The two songs that John Lennon wanted to re-record: “We did it too fast”

Any artist is capable of falling victim to imposter syndrome. No matter how many times people try to talk them up like they are one of the best in the world, there are just as many who will gladly tell you that everything that they have ever done is garbage and that they’re not sure why people actually like it. John Lennon was normally ruthless when it came to Paul McCartney’s songs in The Beatles, but he felt that ‘Help!’ and ‘I Want To Hold Your Hand’ could have afforded to be recorded better.

Then again, The Beatles never operated just how one artist wanted everything to sound. While The White Album saw them breaking up into individual solo artists passing judgment on each other’s tunes, they were still capable of collaboration when the time called for it when tearing through George Harrison’s ‘While My Guitar Gently Weeps’.

When they first started making hits, though, the entire formula for their songs was about capturing that relentless energy that they were so good at. With George Martin acting as their de facto songwriting coach, many of their greatest hits came from them speeding up the tempo half the time, which made ‘Please Please Me’ go from a fairly drab Roy Orbison ballad to the sound of Beatlemania.

It’s not like ‘Help!’ and ‘I Want To Hold Your Hand’ don’t benefit from being sped up a little bit.
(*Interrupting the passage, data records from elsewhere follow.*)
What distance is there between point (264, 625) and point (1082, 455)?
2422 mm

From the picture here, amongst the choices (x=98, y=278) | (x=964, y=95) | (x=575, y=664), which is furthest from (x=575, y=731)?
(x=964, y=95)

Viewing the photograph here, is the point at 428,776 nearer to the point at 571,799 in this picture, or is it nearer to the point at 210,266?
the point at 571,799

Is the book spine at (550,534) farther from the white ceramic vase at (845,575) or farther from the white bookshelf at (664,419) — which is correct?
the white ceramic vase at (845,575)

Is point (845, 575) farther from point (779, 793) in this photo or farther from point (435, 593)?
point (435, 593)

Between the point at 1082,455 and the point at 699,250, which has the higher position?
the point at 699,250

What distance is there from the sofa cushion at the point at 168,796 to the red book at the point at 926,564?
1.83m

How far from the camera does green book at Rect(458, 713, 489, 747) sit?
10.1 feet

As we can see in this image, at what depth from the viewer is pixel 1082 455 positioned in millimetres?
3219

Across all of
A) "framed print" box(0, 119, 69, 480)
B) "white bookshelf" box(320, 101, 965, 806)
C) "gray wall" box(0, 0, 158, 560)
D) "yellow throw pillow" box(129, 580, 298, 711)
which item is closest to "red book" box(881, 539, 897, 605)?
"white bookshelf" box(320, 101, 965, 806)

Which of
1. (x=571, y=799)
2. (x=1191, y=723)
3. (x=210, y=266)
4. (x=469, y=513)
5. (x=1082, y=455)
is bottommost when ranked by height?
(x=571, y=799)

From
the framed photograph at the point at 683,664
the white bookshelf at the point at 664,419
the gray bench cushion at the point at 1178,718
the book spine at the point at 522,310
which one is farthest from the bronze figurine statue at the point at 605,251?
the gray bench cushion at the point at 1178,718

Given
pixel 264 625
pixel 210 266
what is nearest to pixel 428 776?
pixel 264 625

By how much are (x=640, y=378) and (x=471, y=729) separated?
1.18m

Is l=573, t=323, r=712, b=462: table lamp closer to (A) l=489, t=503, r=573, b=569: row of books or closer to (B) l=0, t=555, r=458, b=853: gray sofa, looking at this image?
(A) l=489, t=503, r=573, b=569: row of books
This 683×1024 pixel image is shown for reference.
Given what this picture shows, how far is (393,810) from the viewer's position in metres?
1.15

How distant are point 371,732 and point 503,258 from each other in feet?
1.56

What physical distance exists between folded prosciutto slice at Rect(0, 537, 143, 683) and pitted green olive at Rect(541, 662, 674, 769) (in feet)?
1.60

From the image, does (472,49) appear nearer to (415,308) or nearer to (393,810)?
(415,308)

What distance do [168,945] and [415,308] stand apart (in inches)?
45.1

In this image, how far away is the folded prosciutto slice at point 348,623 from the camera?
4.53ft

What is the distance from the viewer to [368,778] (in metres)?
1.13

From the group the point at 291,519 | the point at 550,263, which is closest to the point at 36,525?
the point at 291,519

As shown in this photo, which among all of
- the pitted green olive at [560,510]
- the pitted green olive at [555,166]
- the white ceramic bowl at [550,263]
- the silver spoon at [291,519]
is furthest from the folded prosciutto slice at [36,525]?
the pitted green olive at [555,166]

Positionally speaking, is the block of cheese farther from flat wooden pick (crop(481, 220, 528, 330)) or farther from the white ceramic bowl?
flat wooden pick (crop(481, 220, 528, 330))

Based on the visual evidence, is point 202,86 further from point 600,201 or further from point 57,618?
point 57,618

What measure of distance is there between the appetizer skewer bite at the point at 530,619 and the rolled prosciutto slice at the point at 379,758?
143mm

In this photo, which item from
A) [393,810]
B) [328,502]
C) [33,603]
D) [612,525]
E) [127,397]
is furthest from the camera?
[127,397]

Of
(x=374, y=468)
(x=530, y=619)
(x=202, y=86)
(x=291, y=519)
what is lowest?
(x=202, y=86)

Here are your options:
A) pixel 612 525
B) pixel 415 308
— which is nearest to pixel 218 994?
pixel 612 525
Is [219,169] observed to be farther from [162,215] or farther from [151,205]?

The latter already had a simple premise that could be stretched into different speeds, and while ‘Help!’ could have worked as a stately ballad, Lennon’s lyrics about paranoia and his own insecurities actually sound a lot more frantic with that driving drumbeat behind him.

While Lennon could be especially harsh when looking back on his Beatles years, he thought that ‘Help!’ and ‘I Want To Hold Your Hand’ were a bit too fast for their own good when they were first put out, saying, “I don’t like the recording too much; we did it too fast trying to be commercial… I might do ‘I Want To Hold Your Hand’ and ‘Help!’ again because I like them and I can sing them.”

That’s before Lennon wanted to record everything over again. He had always had problems with his own voice, but looking back on the way that their records were mixed, he eventually told George Martin that he had a desire to work over everything he made to improve, going so far as to say that ‘Strawberry Fields Forever’ needed some work behind the scenes.

Even though Lennon passed away years before he could put out the equivalent of Sgt. Peppers (Lennon’s Version), we do have glimpses of what those slower tunes would have sounded like. Walls and Bridges kicks off with the ballad ‘Going Down on Love’, which features Lennon calling back to ‘Help!’, and though it wasn’t commissioned by the former Beatle, art rockers Sparks did eventually do a borderline lounge version of ‘I Want To Hold Your Hand’.

But while both of those tunes are fine in their own right, each of them robs the song of the power it originally had. Lennon may have preferred the sound of his songs to be more downtempo, but he needed the rest of The Beatles in the studio to make the sounds that made Beatlemania spread like wildfire.